February 14, 2020 – 11:15 AM
TSRB auditorium

Cedric Langbort

University of Illinois at Urbana Champaign

Abstract

We consider situations in which better informed agents must decide which message to transmit to a decision-making receiver, so as to influence the decision in their favor.

Such scenarios, some versions of which have been considered earlier in Economics under the umbrellas of ‘cheap talk’ and ‘persuasion theory’ have found renewed relevance in a number of cyber-socio-physical contexts, and have interesting connections to both information and game theory.

Starting with the simplest single transmitter-single receiver setup, we present several variants of such strategic information transmission of increasing complexity, in terms of (1) strategic refinement and rationality of the players, (2) information asymmetries and (3) sender network structure, as well as applications.

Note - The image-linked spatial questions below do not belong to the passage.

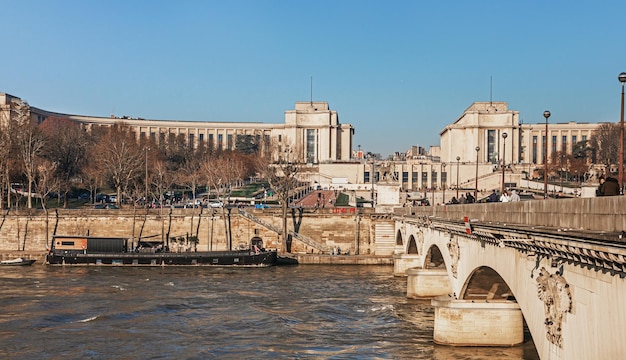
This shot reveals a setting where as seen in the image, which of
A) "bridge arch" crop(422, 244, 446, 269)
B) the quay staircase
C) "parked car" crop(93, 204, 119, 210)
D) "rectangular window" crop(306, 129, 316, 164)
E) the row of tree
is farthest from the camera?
"rectangular window" crop(306, 129, 316, 164)

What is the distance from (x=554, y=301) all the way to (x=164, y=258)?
49.1 metres

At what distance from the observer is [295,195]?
107875 millimetres

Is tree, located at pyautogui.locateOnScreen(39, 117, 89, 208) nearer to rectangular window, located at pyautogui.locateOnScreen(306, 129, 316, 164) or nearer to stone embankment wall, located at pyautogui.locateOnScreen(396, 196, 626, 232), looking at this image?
rectangular window, located at pyautogui.locateOnScreen(306, 129, 316, 164)

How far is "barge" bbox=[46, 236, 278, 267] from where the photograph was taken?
204ft

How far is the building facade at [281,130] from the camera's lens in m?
175

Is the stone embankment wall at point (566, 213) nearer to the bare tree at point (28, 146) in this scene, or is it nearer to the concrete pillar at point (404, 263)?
the concrete pillar at point (404, 263)

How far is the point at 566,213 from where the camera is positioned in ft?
56.3

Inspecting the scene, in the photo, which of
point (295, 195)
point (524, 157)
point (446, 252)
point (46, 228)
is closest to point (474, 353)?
point (446, 252)

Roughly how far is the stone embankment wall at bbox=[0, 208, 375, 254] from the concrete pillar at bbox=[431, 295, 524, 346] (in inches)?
1685

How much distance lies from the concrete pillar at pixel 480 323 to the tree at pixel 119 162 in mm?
58576

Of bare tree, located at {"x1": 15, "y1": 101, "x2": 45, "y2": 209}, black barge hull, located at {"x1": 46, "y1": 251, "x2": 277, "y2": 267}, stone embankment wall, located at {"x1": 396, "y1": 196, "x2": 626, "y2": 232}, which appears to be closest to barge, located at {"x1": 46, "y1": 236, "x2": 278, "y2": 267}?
black barge hull, located at {"x1": 46, "y1": 251, "x2": 277, "y2": 267}

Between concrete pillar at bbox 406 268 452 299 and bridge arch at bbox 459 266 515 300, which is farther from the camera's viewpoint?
concrete pillar at bbox 406 268 452 299

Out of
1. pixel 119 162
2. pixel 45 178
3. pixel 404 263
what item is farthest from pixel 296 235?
pixel 45 178

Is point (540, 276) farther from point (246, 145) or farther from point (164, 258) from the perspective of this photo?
point (246, 145)
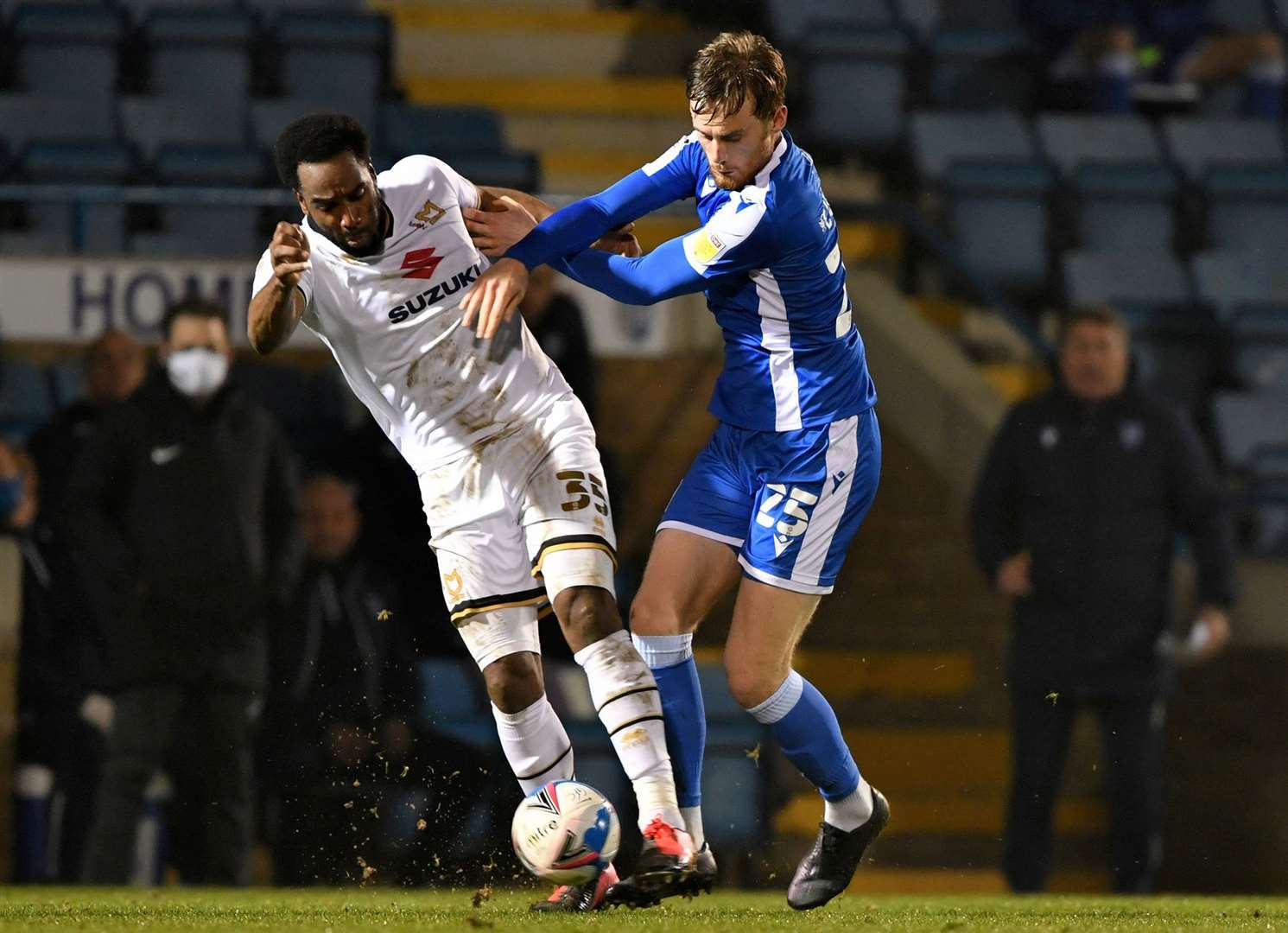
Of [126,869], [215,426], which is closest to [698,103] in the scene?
[215,426]

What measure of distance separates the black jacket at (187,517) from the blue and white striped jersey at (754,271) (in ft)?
8.85

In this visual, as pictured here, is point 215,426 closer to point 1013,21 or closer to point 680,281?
point 680,281

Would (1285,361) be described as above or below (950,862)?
above

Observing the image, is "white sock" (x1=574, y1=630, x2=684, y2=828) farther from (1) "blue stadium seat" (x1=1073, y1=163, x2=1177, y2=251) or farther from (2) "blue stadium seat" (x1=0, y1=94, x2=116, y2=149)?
(1) "blue stadium seat" (x1=1073, y1=163, x2=1177, y2=251)

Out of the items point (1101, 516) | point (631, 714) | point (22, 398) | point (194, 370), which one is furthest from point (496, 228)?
point (22, 398)

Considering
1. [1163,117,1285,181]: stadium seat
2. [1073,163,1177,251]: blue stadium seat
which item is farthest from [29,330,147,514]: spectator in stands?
[1163,117,1285,181]: stadium seat

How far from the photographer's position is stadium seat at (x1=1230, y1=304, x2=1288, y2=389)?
34.4 ft

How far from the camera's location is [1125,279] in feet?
35.7

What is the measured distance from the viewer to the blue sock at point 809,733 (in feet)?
18.7

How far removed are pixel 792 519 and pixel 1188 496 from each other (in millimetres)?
2976

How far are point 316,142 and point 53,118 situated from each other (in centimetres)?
583

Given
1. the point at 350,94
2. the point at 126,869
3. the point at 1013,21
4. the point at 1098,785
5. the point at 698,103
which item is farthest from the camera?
the point at 1013,21

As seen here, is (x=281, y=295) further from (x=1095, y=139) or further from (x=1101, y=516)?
(x=1095, y=139)

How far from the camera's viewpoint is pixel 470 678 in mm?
8258
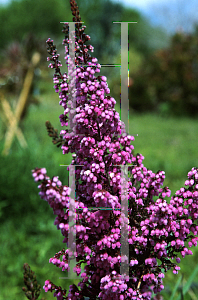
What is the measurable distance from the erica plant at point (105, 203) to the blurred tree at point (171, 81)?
13.7m

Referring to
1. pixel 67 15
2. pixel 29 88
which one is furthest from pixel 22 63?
pixel 67 15

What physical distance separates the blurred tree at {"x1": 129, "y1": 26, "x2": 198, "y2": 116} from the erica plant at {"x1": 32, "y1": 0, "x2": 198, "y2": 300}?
13700 mm

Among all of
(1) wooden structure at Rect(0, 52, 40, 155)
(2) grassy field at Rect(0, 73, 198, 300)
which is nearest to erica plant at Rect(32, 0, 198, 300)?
(2) grassy field at Rect(0, 73, 198, 300)

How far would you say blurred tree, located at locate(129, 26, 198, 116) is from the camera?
14.2m

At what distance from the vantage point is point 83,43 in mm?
938

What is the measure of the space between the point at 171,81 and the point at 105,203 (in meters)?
15.0

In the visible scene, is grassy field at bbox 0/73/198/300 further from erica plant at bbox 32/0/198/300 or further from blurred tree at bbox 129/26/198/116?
blurred tree at bbox 129/26/198/116

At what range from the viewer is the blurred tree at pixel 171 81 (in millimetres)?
14227

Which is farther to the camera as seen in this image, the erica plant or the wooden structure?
the wooden structure

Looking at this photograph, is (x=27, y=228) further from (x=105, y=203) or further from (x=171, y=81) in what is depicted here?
(x=171, y=81)

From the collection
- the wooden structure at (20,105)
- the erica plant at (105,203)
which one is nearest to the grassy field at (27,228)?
the wooden structure at (20,105)

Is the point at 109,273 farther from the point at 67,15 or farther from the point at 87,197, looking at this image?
the point at 67,15

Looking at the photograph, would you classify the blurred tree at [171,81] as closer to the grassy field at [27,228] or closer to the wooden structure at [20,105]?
the grassy field at [27,228]

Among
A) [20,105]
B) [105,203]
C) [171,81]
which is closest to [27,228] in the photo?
[20,105]
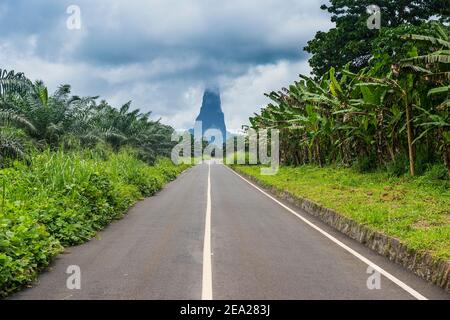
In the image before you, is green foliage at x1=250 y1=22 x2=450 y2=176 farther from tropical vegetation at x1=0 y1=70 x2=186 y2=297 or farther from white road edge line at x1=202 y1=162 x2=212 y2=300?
tropical vegetation at x1=0 y1=70 x2=186 y2=297

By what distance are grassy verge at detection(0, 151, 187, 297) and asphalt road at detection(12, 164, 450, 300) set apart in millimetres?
297

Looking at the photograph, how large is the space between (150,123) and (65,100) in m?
22.5

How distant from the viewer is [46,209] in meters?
9.98

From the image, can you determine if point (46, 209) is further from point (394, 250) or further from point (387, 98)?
point (387, 98)

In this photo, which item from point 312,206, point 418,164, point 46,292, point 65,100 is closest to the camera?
point 46,292

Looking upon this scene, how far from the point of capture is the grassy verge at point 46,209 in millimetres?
7156

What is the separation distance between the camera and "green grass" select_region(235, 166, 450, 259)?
28.4 feet

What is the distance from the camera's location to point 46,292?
6523mm

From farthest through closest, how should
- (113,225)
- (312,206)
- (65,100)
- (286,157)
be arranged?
1. (286,157)
2. (65,100)
3. (312,206)
4. (113,225)

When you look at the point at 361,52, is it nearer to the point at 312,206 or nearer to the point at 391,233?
the point at 312,206

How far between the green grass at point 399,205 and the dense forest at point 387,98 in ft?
4.23

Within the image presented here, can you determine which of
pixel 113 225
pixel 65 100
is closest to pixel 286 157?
pixel 65 100

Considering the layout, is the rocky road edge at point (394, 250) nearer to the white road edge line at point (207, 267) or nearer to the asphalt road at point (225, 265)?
the asphalt road at point (225, 265)
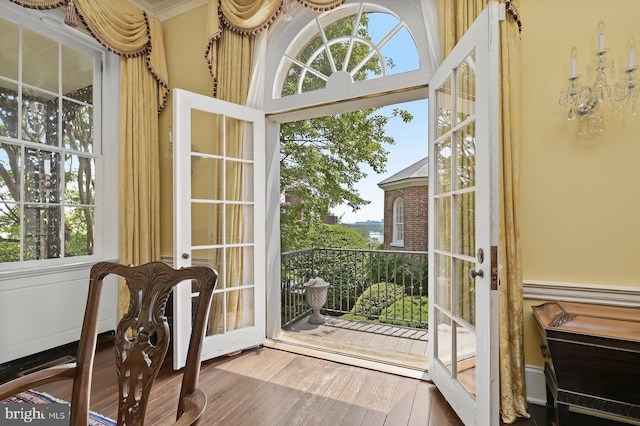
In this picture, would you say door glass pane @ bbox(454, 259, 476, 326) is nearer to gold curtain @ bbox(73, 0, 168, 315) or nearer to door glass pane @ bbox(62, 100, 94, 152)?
gold curtain @ bbox(73, 0, 168, 315)

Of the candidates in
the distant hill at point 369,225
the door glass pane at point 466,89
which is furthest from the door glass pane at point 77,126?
the distant hill at point 369,225

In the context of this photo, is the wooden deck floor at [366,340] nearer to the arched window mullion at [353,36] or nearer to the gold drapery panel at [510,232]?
the gold drapery panel at [510,232]

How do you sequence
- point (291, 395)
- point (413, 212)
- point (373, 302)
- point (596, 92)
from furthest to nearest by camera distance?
point (413, 212)
point (373, 302)
point (291, 395)
point (596, 92)

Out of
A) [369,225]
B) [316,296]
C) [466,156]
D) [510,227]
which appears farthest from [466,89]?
[369,225]

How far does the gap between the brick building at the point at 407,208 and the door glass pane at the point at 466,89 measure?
4859 millimetres

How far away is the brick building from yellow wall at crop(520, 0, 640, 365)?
15.5 ft

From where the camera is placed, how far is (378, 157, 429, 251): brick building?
7.02m

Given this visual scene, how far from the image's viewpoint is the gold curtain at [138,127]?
121 inches

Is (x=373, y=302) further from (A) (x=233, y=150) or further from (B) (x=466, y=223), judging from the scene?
(B) (x=466, y=223)

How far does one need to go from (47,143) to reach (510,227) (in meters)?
3.65

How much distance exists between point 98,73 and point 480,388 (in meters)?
4.03

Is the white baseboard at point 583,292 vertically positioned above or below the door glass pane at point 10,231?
below

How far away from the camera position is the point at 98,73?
3.20m

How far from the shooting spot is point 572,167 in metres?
1.96
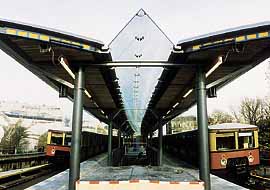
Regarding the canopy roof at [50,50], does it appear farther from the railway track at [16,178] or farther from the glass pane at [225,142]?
the glass pane at [225,142]

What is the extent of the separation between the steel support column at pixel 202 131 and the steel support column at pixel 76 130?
11.4 ft

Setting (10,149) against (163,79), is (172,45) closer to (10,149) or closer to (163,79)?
Answer: (163,79)

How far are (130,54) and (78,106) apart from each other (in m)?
2.18

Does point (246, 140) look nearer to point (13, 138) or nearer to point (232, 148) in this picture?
point (232, 148)

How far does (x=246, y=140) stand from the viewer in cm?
1309

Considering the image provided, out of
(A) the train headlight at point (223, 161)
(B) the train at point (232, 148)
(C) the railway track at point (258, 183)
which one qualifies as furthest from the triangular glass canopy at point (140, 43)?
(C) the railway track at point (258, 183)

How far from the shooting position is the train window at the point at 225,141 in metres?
12.7

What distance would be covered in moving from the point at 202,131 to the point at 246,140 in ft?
21.9

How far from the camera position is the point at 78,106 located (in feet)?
25.2

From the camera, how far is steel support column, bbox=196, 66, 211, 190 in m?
7.33

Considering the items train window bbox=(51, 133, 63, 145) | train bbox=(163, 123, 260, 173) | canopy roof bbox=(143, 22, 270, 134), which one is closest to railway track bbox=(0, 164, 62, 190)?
train window bbox=(51, 133, 63, 145)

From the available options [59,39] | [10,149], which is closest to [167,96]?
[59,39]

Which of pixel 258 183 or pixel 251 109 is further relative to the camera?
pixel 251 109

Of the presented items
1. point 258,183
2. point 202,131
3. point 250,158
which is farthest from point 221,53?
point 258,183
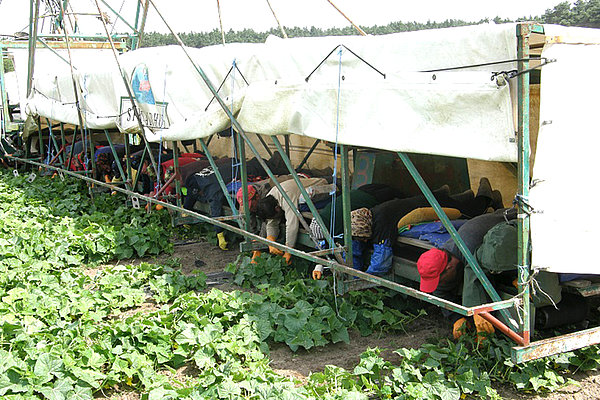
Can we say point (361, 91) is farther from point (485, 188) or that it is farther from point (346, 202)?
point (485, 188)

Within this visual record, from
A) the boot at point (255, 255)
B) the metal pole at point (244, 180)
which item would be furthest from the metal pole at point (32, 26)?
the boot at point (255, 255)

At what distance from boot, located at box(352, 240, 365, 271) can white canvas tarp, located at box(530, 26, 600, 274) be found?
2.33 meters

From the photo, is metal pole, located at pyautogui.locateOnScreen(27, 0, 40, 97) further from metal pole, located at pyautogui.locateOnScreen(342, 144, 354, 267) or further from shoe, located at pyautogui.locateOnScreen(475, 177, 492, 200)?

The nature of equilibrium sending strategies, as well as the sender’s ability to reach an appropriate decision despite deception vary widely depending on these assumptions, thus illustrating the subtlety of these deception games.

Biography

Cedric Langbort is an Associate Professor of Aerospace Engineering at the University of Illinois at Urbana–Champaign (UIUC), where he is also affiliated with the Decision & Control Group at the Coordinated Science Lab (CSL), and the Information Trust Institute. Prior to joining UIUC in 2006, he studied at the Ecole Nationale Superieure de l’Aeronautique et de l’Espace-Supaero in Toulouse (France), the Institut Non-Lineaire in Nice (France), and Cornell University, from which he received the Ph.D. in Theoretical & Applied Mechanics in January 2005. He also spent a year and a half as a postdoctoral scholar in the Center for the Mathematics of Information at Caltech. He works on applications of control, game, and optimization theory to a variety of fields; most recently to “smart infrastructures” problems within the Center for People & Infrastructures which he co-founded and co-directs at CSL. He is a recipient of the NSF CAREER Award, the advisor of an IEEE CDC Best Student Paper Award recipient, and has been an associate editor for OCAM, the journal of Optimal Control Application and Methods, as well as for Systems & Control Letters.